→ **REQUIRED ACTION**
Please repeat the entire listing verbatim and keep the pictures out.

→ **EXTRACTED DATA**
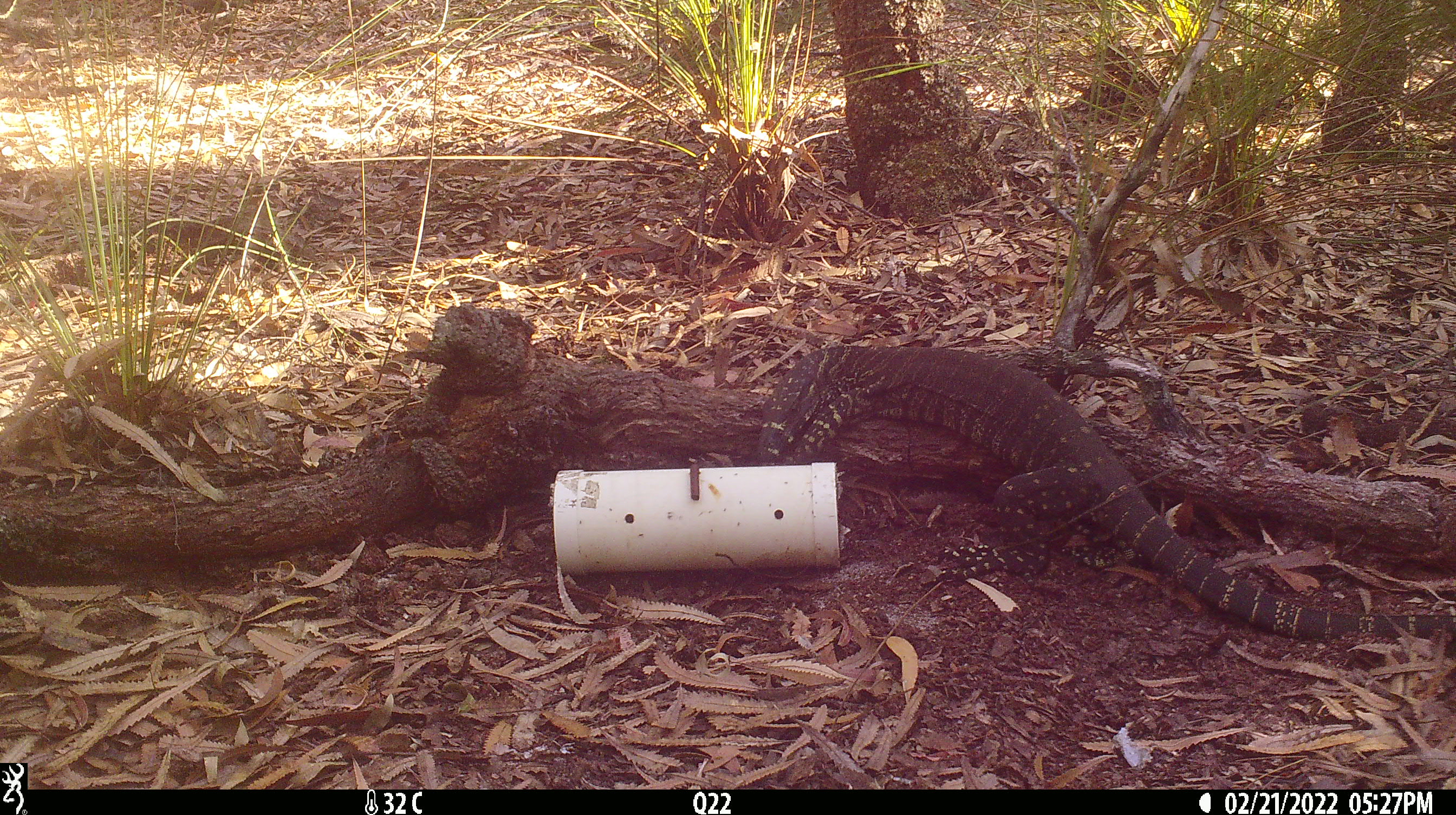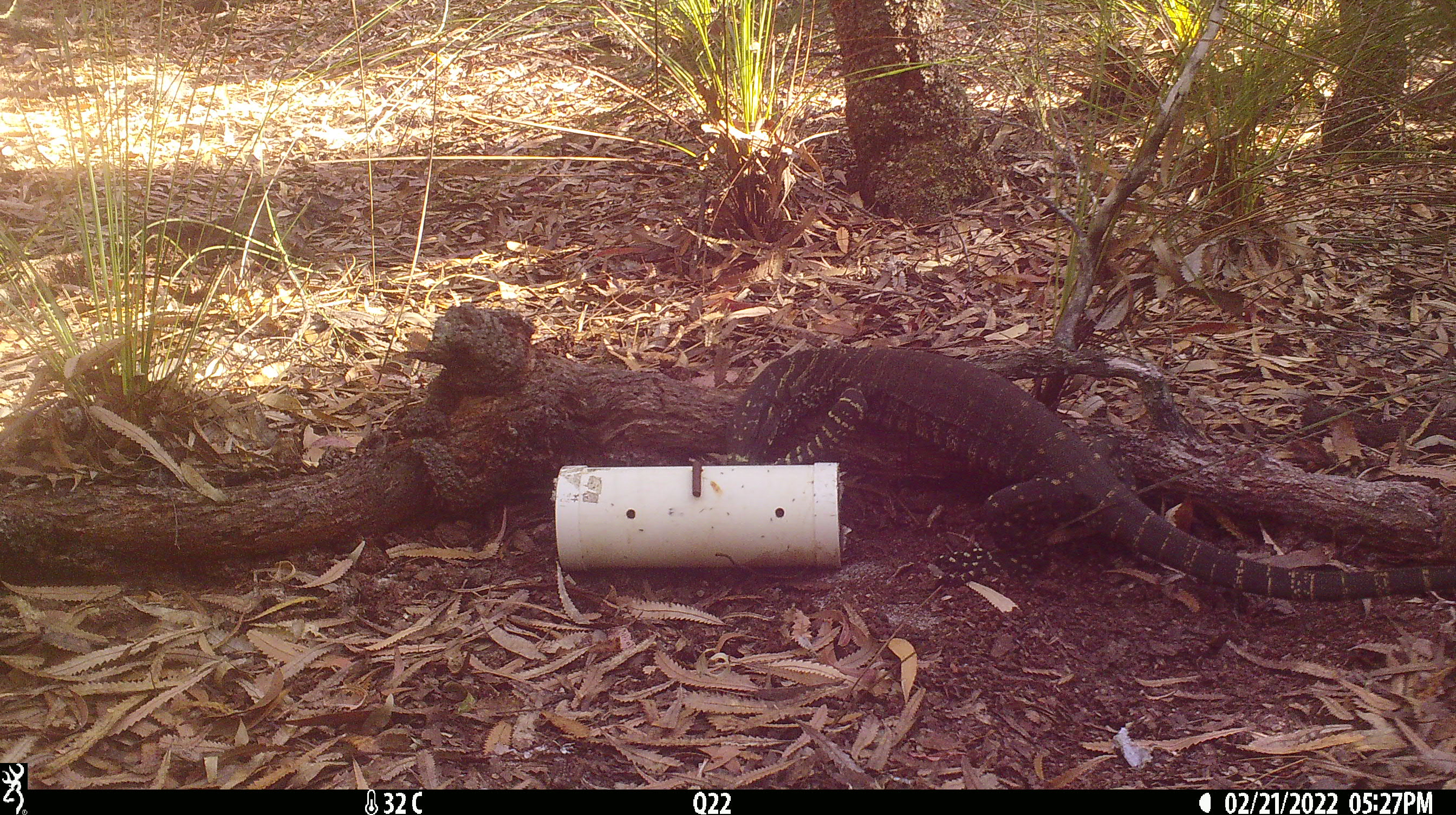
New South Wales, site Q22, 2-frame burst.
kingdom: Animalia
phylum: Chordata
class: Reptilia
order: Squamata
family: Varanidae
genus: Varanus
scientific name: Varanus varius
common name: lace monitor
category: goanna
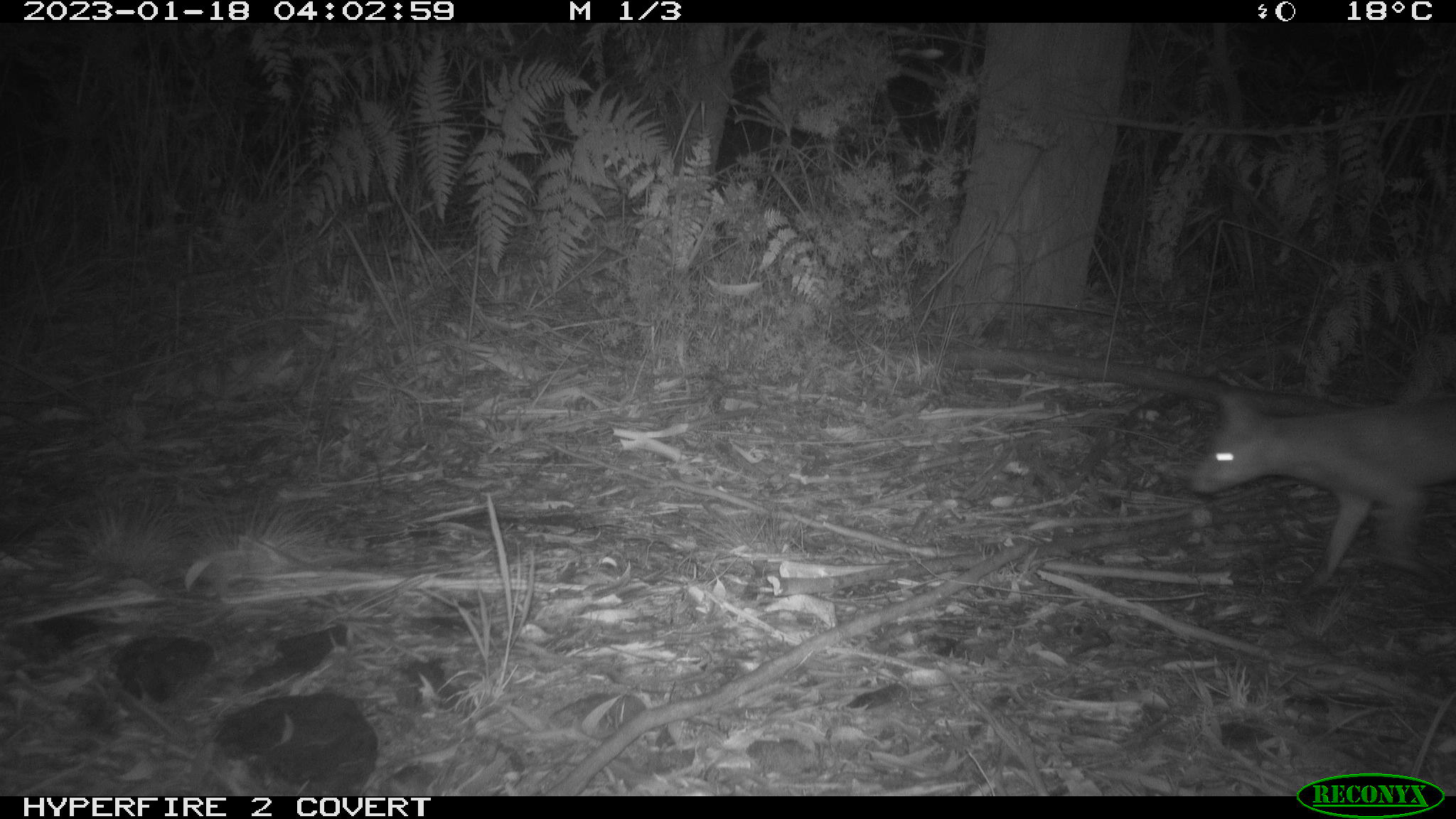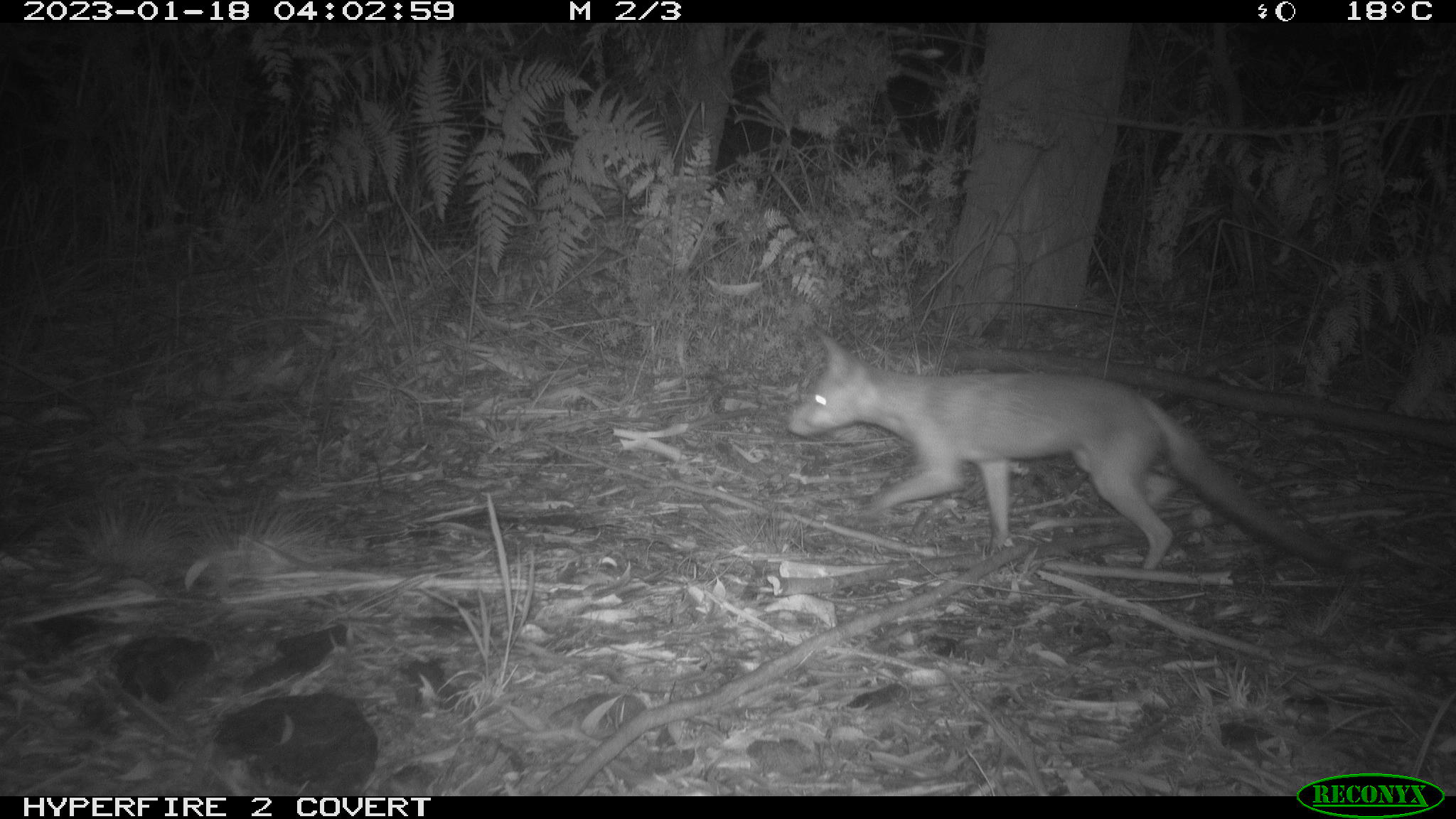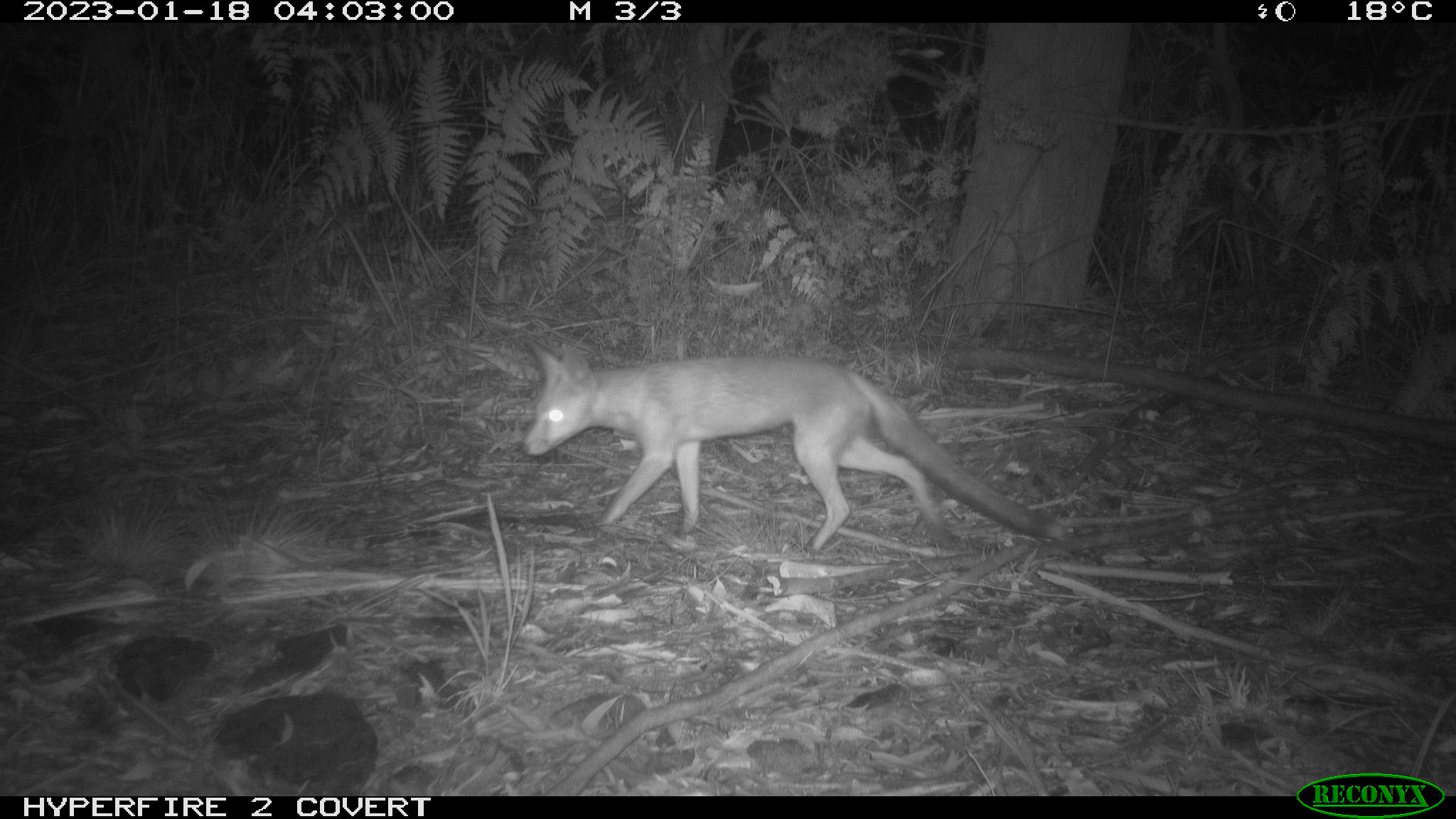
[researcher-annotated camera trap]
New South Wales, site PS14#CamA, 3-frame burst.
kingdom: Animalia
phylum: Chordata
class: Mammalia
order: Carnivora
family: Canidae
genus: Vulpes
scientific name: Vulpes vulpes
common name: red fox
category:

→ **FINAL ANSWER**
New South Wales, site Q22, 2-frame burst.
kingdom: Animalia
phylum: Chordata
class: Reptilia
order: Squamata
family: Varanidae
genus: Varanus
scientific name: Varanus varius
common name: lace monitor
category: goanna
[researcher-annotated camera trap]
New South Wales, site PS14#CamA, 3-frame burst.
kingdom: Animalia
phylum: Chordata
class: Mammalia
order: Carnivora
family: Canidae
genus: Vulpes
scientific name: Vulpes vulpes
common name: red fox
category:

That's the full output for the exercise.